### STATED TASK
Copy the records word for word, from the line with "As depicted in" up to and including the line with "254 centimetres". Leave the pictures out of your answer.

### EXCERPTED RECORDS

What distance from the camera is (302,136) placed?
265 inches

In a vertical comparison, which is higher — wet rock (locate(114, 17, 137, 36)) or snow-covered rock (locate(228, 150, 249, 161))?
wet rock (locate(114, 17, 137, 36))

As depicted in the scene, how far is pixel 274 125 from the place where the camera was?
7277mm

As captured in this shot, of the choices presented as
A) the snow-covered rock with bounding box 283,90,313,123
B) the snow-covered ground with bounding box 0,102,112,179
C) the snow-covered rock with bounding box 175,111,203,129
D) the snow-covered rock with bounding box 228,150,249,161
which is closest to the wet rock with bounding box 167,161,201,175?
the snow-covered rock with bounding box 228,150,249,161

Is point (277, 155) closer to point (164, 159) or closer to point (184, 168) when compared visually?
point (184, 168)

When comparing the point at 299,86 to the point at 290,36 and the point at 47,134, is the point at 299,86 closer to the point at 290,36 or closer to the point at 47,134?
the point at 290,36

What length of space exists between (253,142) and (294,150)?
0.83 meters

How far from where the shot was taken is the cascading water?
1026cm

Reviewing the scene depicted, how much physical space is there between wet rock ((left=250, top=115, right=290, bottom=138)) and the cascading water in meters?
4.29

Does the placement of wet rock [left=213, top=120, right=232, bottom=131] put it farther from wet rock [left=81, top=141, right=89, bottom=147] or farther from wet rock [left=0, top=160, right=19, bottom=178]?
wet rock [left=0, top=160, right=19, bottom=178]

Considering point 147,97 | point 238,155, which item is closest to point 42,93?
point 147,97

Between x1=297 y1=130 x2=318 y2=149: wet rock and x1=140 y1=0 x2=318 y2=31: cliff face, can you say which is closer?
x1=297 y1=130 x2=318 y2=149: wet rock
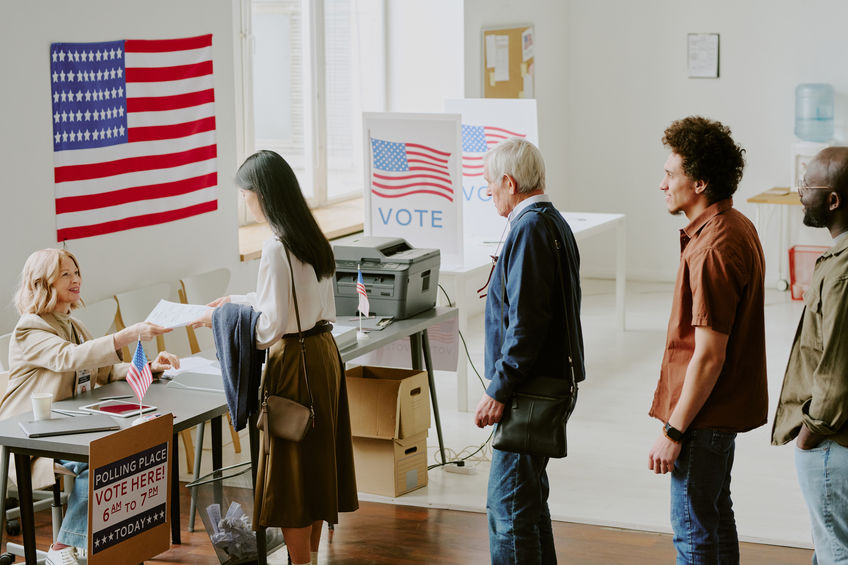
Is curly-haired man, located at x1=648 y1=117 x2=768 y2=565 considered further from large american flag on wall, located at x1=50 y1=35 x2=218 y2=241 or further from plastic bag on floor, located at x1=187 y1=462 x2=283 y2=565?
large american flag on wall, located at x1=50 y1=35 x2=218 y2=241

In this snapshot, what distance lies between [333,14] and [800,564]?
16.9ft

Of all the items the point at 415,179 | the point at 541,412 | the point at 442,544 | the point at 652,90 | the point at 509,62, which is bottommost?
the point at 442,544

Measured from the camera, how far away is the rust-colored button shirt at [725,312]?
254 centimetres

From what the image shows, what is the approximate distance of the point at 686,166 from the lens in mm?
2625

==

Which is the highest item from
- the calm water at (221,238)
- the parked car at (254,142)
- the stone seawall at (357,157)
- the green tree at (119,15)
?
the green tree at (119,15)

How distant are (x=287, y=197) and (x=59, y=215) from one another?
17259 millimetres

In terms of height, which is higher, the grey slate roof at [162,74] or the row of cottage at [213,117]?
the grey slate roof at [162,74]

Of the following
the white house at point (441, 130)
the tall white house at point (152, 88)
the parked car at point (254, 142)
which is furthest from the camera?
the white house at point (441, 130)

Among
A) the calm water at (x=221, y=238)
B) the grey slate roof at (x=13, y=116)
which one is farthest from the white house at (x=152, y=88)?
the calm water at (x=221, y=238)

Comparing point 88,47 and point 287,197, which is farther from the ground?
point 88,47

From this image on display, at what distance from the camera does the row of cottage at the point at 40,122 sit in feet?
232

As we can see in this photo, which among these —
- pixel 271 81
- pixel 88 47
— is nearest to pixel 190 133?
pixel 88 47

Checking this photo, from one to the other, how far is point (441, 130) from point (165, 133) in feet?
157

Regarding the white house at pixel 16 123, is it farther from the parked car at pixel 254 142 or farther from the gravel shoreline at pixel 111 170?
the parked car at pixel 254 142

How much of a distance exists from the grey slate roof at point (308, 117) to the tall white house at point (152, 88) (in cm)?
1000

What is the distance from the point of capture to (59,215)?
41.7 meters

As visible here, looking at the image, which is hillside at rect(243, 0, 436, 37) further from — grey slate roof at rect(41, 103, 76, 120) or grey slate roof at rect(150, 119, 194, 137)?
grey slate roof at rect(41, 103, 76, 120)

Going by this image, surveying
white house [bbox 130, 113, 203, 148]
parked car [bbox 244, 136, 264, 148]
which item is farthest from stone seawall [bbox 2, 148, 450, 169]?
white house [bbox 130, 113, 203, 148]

### SOLUTION FOR THIS TASK
As depicted in the scene, how far is pixel 274 125 from the place where the camera was?
7277mm

As captured in this shot, of the choices presented as
A) the snow-covered rock with bounding box 283,90,313,123
B) the snow-covered ground with bounding box 0,102,112,179
C) the snow-covered rock with bounding box 175,111,203,129
D) the snow-covered rock with bounding box 228,150,249,161
which is closest to the wet rock with bounding box 167,161,201,175?
the snow-covered rock with bounding box 228,150,249,161

Is point (277, 155) closer to point (164, 159) or closer to point (184, 168) when compared visually?
point (184, 168)

When comparing the point at 299,86 to the point at 290,36 and the point at 47,134, is the point at 299,86 closer to the point at 290,36 or closer to the point at 47,134?
the point at 290,36

What length of space exists between (253,142) and (294,150)?
0.83 meters

How far from where the shot was taken is the cascading water?
1026cm

Reviewing the scene depicted, how much physical space is there between wet rock ((left=250, top=115, right=290, bottom=138)) and the cascading water in meters?
4.29

Does the placement of wet rock [left=213, top=120, right=232, bottom=131] put it farther from wet rock [left=81, top=141, right=89, bottom=147] or farther from wet rock [left=0, top=160, right=19, bottom=178]?
wet rock [left=0, top=160, right=19, bottom=178]

Considering point 147,97 | point 238,155, which item is closest to point 42,93?
point 147,97

Between x1=297 y1=130 x2=318 y2=149: wet rock and x1=140 y1=0 x2=318 y2=31: cliff face, can you say which is closer?
x1=297 y1=130 x2=318 y2=149: wet rock
Is curly-haired man, located at x1=648 y1=117 x2=768 y2=565 considered further from large american flag on wall, located at x1=50 y1=35 x2=218 y2=241 or further from plastic bag on floor, located at x1=187 y1=462 x2=283 y2=565?
large american flag on wall, located at x1=50 y1=35 x2=218 y2=241

In this snapshot, what distance lies between [333,14] and [800,564]?
16.9ft

Of all the items the point at 415,179 | the point at 541,412 | the point at 442,544 | the point at 652,90 | the point at 509,62, which is bottommost?
the point at 442,544

Measured from the camera, how far away is the rust-colored button shirt at [725,312]?
254 centimetres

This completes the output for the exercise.